The kindergarten classes were in a wing running off the one side, and the headmaster’s office opposite that. So it was really like a big capital A. But if you write a A like the Germans do, with a square section at the top.
And we were in the corner where the right-hand ascender meets the crossbar. Standard One. Miss Jonker. Break times, well, they happen in the quad, mos. In the netball court.
Girls playing that game where they loop a length of pantihose around their legs, and the other girls jump over it. The boys play stingers.
Well, most of the boys. This one little kid didn’t play stingers. He wore his blazer buttoned up, even in the middle of summer. And he was a bit chubby, so we called him Bacon. He just sat there on the benches, watching us. He must have been Sub B.
We were merciless. “Come on, Bacon. Why don’t you come play stingers?
Are you scared? Bacon! Bacon! Why don’t you go play pantihose with the girls!”
Until he ran off and cried into Mrs Bruwer’s dress.
We were like assassins. Like torturers. Mass murderers, we were that cruel.
Bacon was new. Within weeks of his arrival, we’d been called in by Mr Van Rooyen and told to stop calling him Bacon. We didn’t. We smelt blood and we went in for the kill. We were like sharks circling our prey, there in the corner of the quad near the netball net, where Bacon used to sit, all by himself, in his blazer.
“Hey, Bacon! Are you coming to rugby practice after school? Or are you gonna play netball? Did you remember your netball skirt, Bacon? Hey Bacon?”
We were just stabbing him in the heart, this little boy who’d come from Sunridge, or Rowellan Park, or Kabega or wherever, without any friends. And we just broke him down.
Bacon didn’t come back for the second term.
And I know it was because of us. We broke him down and chased him away. We never even bothered to learn his name. It might’ve been Grant, but it
probably wasn’t. We were such little arseholes.
And perhaps we were afraid of him. We’d never seen individuality before.

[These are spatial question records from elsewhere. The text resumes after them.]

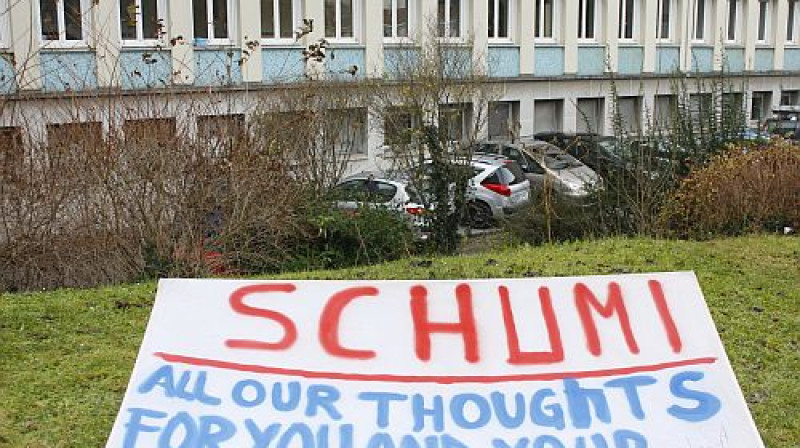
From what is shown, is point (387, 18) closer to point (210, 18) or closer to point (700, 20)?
point (210, 18)

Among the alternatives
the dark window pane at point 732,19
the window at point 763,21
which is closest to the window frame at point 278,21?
the dark window pane at point 732,19

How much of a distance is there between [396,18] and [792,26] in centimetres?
1977

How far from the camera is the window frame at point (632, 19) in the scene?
3183cm

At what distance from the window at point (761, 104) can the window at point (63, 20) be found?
25157mm

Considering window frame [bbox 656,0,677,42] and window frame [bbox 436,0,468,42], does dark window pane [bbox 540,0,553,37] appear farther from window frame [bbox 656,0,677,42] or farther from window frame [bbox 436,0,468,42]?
window frame [bbox 656,0,677,42]

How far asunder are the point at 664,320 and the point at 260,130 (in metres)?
8.96

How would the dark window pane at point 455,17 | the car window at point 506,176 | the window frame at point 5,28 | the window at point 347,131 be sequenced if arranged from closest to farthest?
the window at point 347,131, the car window at point 506,176, the window frame at point 5,28, the dark window pane at point 455,17

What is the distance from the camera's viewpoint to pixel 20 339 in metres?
6.32

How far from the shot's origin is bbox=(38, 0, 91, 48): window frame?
20473 mm

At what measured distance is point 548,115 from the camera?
30.9 m

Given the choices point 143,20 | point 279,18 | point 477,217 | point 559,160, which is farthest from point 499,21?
point 477,217

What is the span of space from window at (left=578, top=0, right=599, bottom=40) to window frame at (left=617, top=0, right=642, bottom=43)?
878mm

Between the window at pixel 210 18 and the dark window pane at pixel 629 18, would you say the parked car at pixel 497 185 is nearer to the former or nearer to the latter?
the window at pixel 210 18

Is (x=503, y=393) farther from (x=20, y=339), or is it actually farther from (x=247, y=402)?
(x=20, y=339)
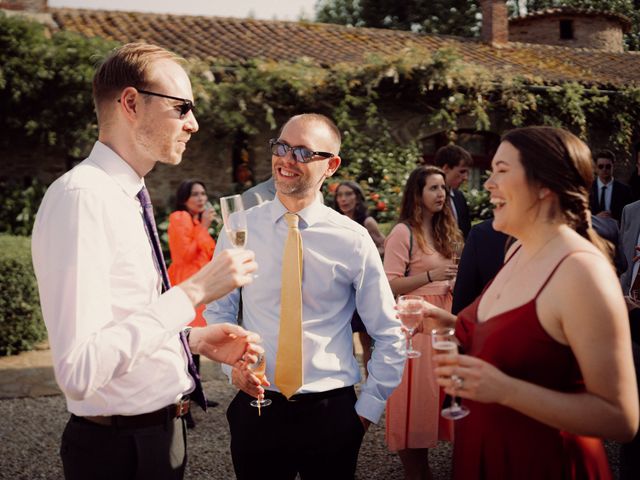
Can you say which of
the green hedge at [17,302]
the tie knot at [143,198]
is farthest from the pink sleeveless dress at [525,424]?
the green hedge at [17,302]

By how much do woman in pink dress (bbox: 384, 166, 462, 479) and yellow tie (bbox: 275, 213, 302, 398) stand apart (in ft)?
5.36

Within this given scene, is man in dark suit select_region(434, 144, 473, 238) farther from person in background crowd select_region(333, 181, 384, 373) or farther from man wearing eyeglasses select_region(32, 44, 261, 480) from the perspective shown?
man wearing eyeglasses select_region(32, 44, 261, 480)

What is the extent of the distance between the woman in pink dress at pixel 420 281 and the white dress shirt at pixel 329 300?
1.31 metres

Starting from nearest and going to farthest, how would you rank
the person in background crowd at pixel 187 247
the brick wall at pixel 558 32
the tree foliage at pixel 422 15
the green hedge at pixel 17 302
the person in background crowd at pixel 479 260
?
the person in background crowd at pixel 479 260 → the person in background crowd at pixel 187 247 → the green hedge at pixel 17 302 → the brick wall at pixel 558 32 → the tree foliage at pixel 422 15

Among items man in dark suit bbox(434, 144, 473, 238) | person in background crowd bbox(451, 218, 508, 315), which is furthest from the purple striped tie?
man in dark suit bbox(434, 144, 473, 238)

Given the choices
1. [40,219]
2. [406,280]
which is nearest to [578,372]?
[40,219]

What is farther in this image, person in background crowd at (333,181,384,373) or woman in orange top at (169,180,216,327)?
person in background crowd at (333,181,384,373)

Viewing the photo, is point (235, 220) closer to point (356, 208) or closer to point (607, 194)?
point (356, 208)

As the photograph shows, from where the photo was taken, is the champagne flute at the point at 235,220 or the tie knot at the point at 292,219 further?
the tie knot at the point at 292,219

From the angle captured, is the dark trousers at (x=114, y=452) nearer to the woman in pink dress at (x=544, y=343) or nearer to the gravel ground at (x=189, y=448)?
the woman in pink dress at (x=544, y=343)

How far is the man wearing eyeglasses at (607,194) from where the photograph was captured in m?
8.99

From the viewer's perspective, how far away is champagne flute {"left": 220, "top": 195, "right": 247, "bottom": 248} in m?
2.08

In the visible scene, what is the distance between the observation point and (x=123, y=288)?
189cm

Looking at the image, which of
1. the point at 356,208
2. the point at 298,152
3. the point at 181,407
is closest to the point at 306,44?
the point at 356,208
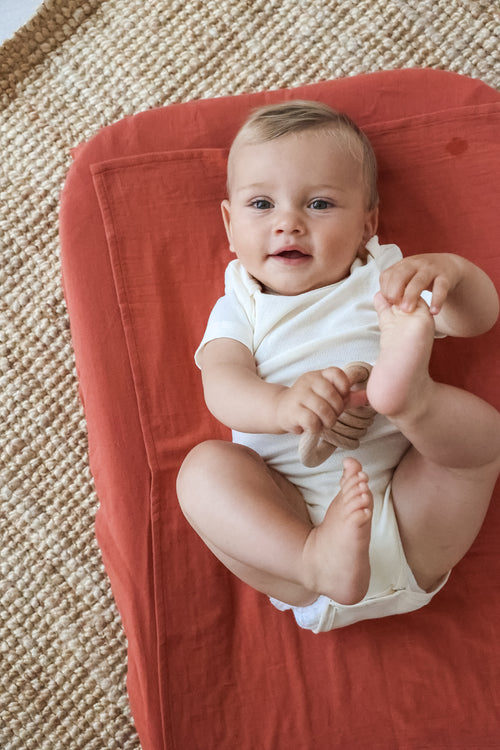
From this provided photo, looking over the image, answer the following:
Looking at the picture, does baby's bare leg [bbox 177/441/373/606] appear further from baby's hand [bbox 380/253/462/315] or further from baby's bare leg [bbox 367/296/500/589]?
baby's hand [bbox 380/253/462/315]

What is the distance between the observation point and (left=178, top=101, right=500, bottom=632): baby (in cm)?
81

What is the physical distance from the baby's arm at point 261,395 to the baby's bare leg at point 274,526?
60 mm

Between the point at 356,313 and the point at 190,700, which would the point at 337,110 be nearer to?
the point at 356,313

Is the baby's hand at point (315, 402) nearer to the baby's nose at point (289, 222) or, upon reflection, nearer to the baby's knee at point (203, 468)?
the baby's knee at point (203, 468)

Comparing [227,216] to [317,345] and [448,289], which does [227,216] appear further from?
[448,289]

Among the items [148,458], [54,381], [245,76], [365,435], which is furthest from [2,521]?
[245,76]

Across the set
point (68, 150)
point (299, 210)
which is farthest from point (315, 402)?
point (68, 150)

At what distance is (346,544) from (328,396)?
169mm

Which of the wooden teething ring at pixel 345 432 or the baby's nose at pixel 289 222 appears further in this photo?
the baby's nose at pixel 289 222

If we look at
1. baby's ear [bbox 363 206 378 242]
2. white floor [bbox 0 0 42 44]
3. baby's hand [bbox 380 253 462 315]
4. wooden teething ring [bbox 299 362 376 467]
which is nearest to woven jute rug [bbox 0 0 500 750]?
white floor [bbox 0 0 42 44]

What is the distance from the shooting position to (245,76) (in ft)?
4.64

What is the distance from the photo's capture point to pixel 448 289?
2.78 ft

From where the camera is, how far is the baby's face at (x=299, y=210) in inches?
38.4

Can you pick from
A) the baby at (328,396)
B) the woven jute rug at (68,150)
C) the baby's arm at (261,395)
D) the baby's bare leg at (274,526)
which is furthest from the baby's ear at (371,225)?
the woven jute rug at (68,150)
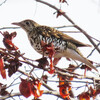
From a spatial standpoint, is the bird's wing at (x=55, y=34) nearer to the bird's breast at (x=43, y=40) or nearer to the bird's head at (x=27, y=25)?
the bird's breast at (x=43, y=40)

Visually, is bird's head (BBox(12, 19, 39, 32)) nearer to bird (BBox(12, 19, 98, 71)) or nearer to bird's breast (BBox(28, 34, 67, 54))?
bird (BBox(12, 19, 98, 71))

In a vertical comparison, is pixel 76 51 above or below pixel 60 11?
below

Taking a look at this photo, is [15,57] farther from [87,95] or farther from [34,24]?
[34,24]

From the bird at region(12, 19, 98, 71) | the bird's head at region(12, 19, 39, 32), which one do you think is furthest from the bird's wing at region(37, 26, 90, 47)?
the bird's head at region(12, 19, 39, 32)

Never seen anyone resist the peer pressure to conform and go along with the group. So we looked at him, found something distinctive and picked at it until we chased him away.
I just hope it didn’t last.
I hope Bacon moved to Charlo, and it was a hundred times better and he made lots of friends and he grew up well adjusted and happy. And most of all, I’d like to say sorry to you, sir, the boy we called Bacon. I apologise. We didn’t know how much we’d hurt you. But rest assured, we got our turn later in life, and we learnt our lesson.
Crumbs, man, Bacon. You’ve haunted me all my life.